Many countries, including the United States, have become members of the Hague Convention. The Hague Convention contains an Article on the Civil Aspects of International Child Abduction. Pursuant to the child abduction provisions, the court "shall order the return of a child forthwith" upon proper petition of the court if a child has been wrongfully removed from another country. This creates a nearly automatic return order for any children in the United States which have been wrongfully removed from other countries. However, there is one small catch. The provision ordering the immediate return of a child only applies if a petition requesting the return of the child has been made within one year of the child's wrongful removal.
The one-year period attached to the child abduction provision of the Hague Convention has caused a growing split between lower courts. Some courts held that the one-year period is tolled (essentially put on pause) when the abducting parent has concealed the location of the child. Other courts held that the Hague Convention does not contain a provision tolling the one-year period and therefore, courts cannot impose one. In March 2014, the United States Supreme Court handed down the deciding vote and determined that United States courts cannot toll the one-year period for parents to file a Hague petition requesting a child's immediate return.
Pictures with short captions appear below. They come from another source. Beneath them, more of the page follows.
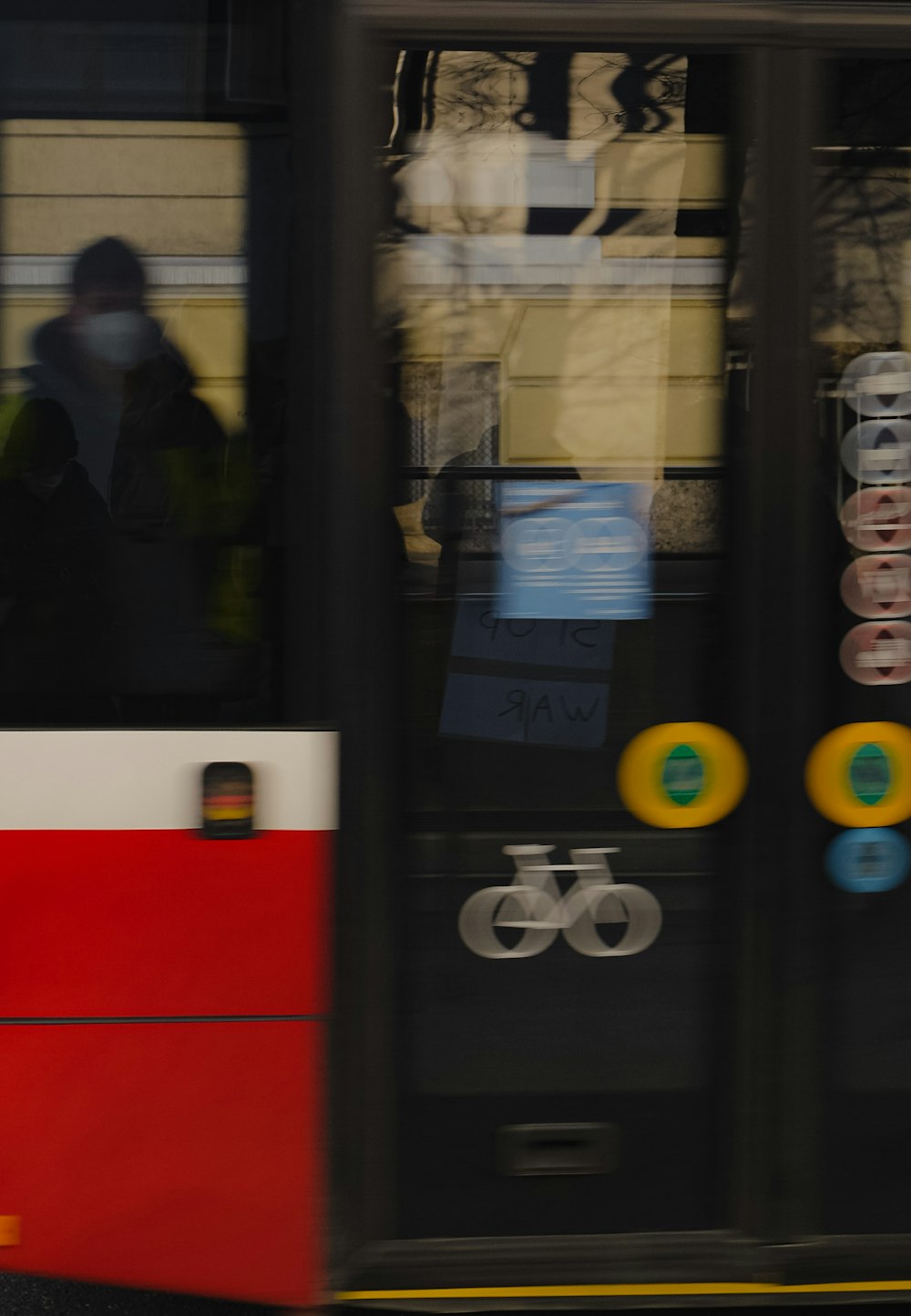 a red and white bus driving past a tall building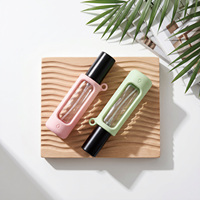 Flacon de parfum en silicone 12 ml, portable et rechargeable, à suspendre pour sacs – Nouveauté très demandée
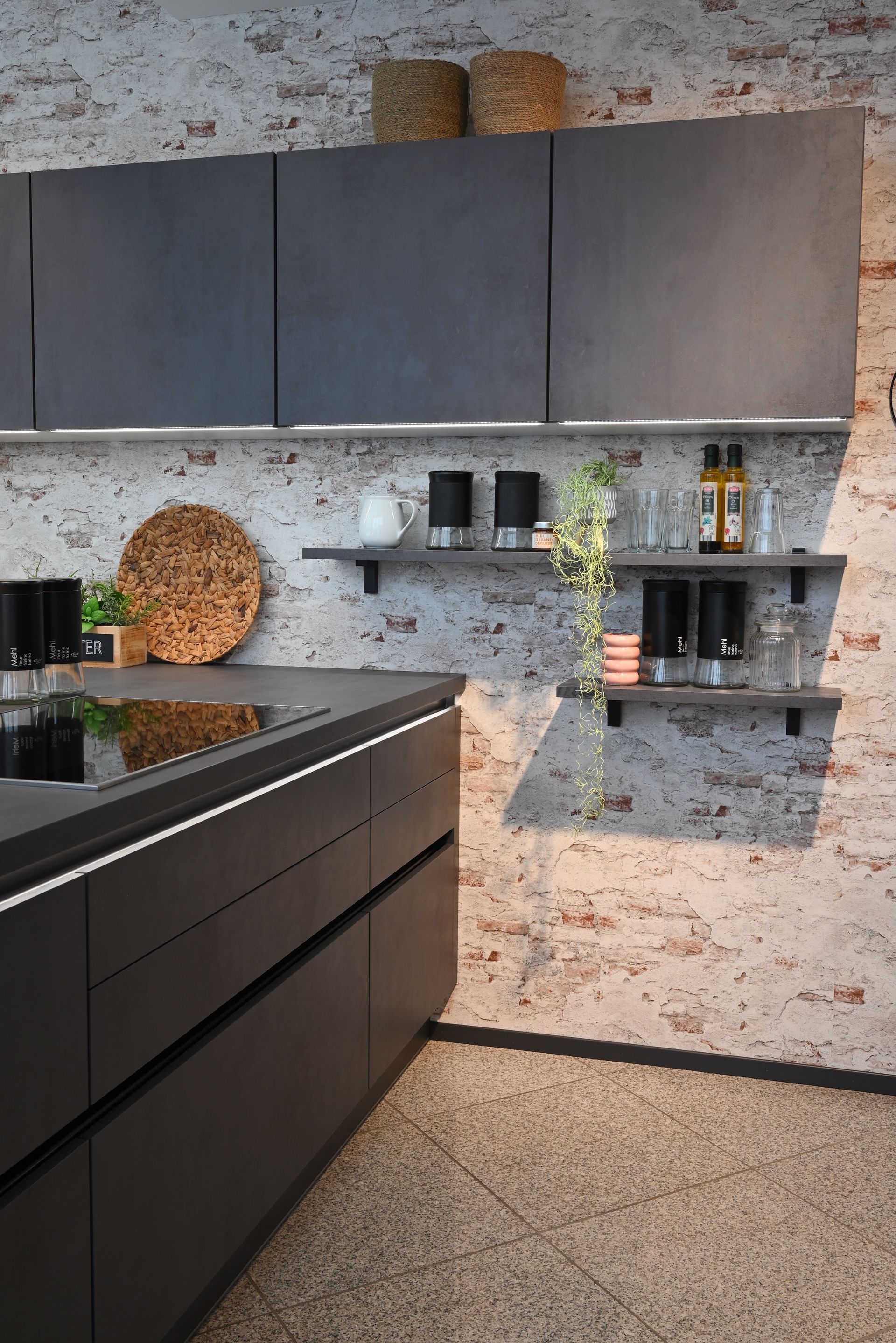 Eine Küche mit Backsteinwand und schwarzen Schränken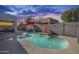 Stunning backyard featuring a sparkling pool, hot tub, and inviting lounge areas for entertaining at 17916 N 183Rd Ave, Surprise, AZ 85374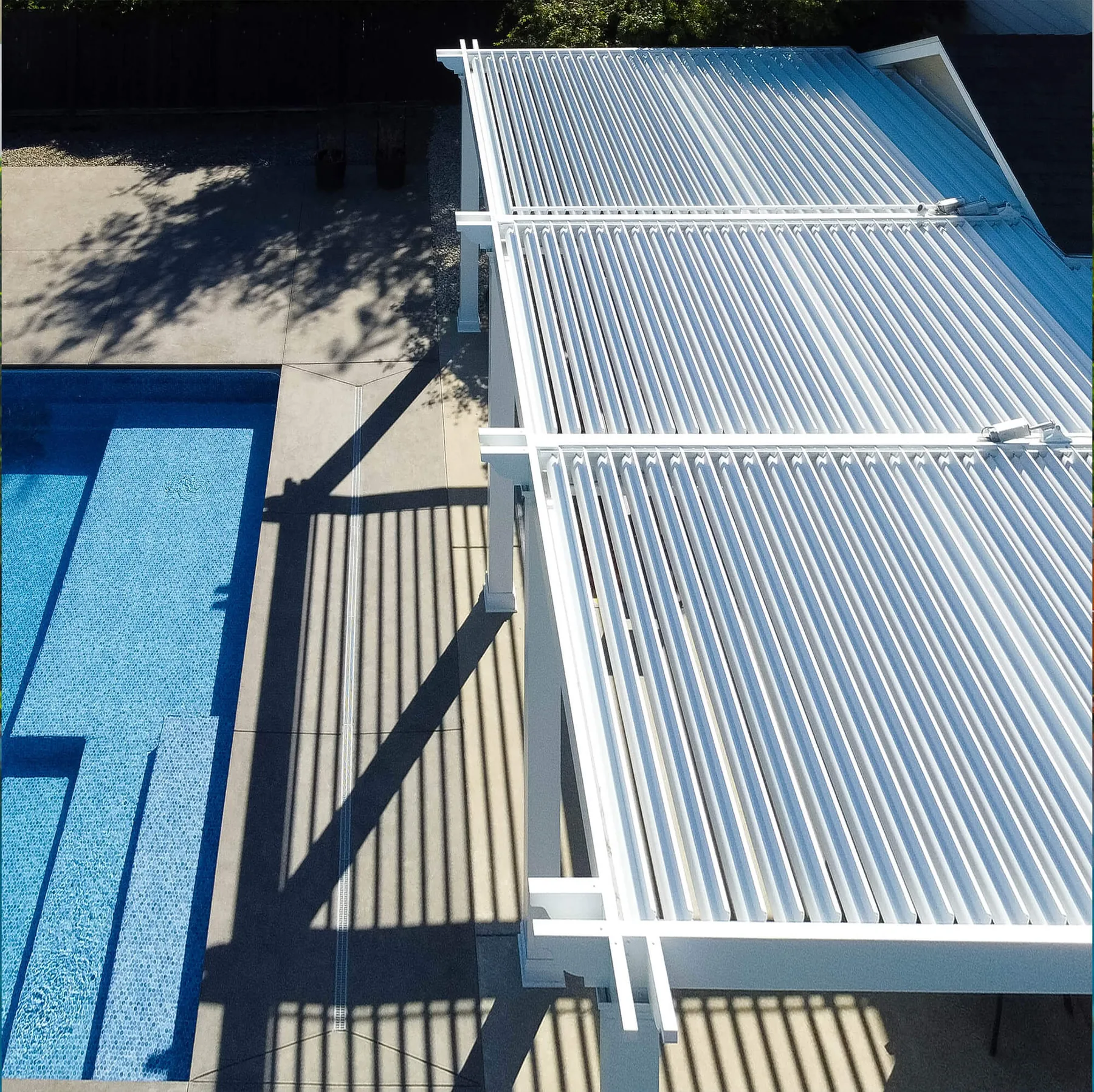 White louvered pergola beside a pool
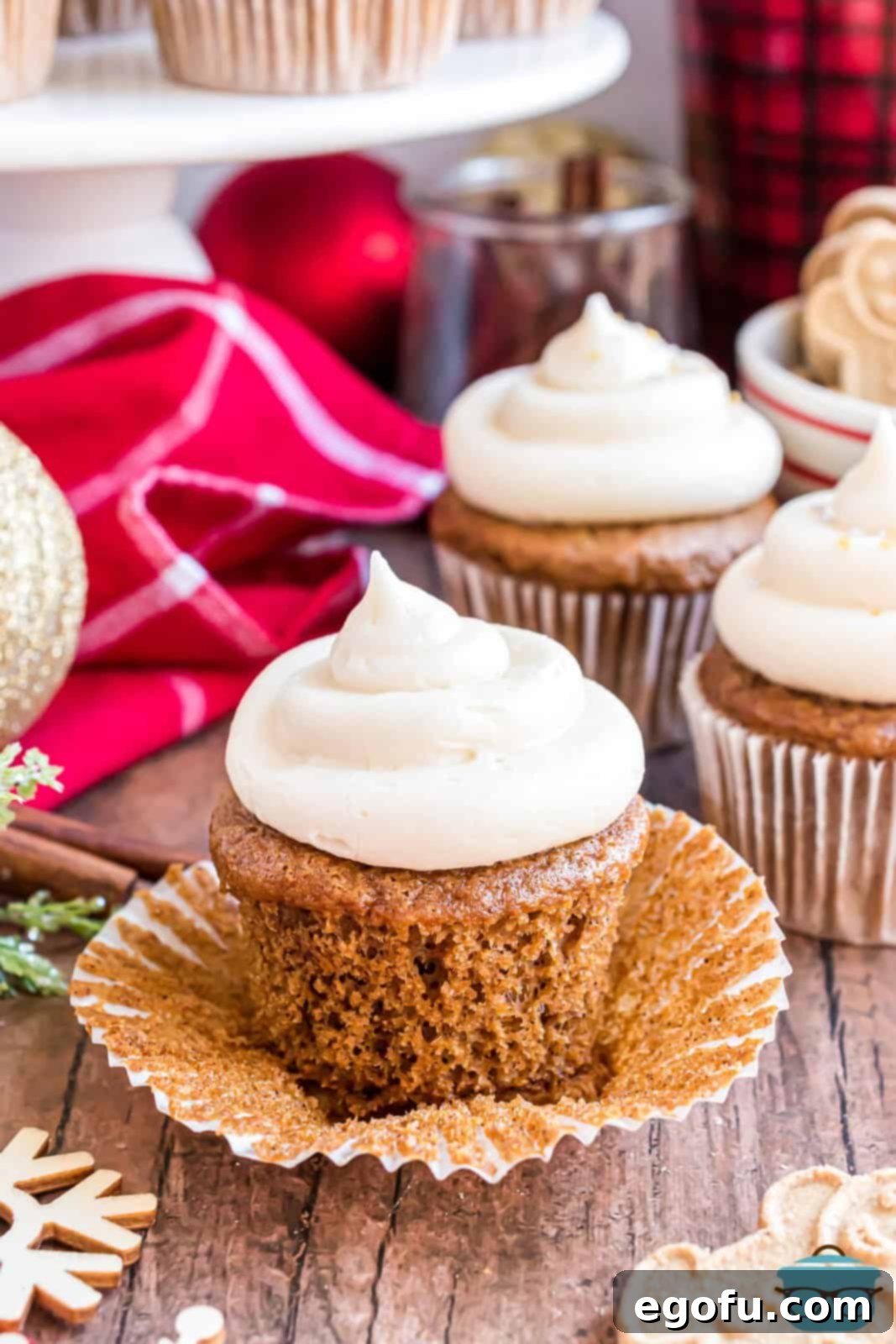 Cozy Gingerbread Cupcakes 2 A Gingerbread Cupcake with the wrapper pulled down, showcasing its moist texture and rich frosting.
The U.S. Supreme Court based its decision largely on an analysis of the best interest of the abducted children. The Court reasoned that, regardless of whether a child's whereabouts were concealed, the child would likely be settled in a new place after a year had passed. Ordering automatic return of the child would uproot him or her from his or her newly established life, which may be detrimental to the interests of the child. In addition, the Supreme Court relied on the fact that the drafters of the statute could have included exceptions to the one-year period but did not.
In a concurring opinion, one Supreme Court Justice pointed out that although U.S. courts cannot toll the one-year period, judges still have the ability to return the child after the one-year period. If the judge determines that the factors favoring the child's return outweigh the factors favoring the child being settled in a new home, the court may order the child returned. In addition, the court may take the concealment of the child into account when weighing all of the appropriate considerations. In sum, the Supreme Court's ruling does leave a loophole open for courts to order the return of child when it is in the child's best interest to do so.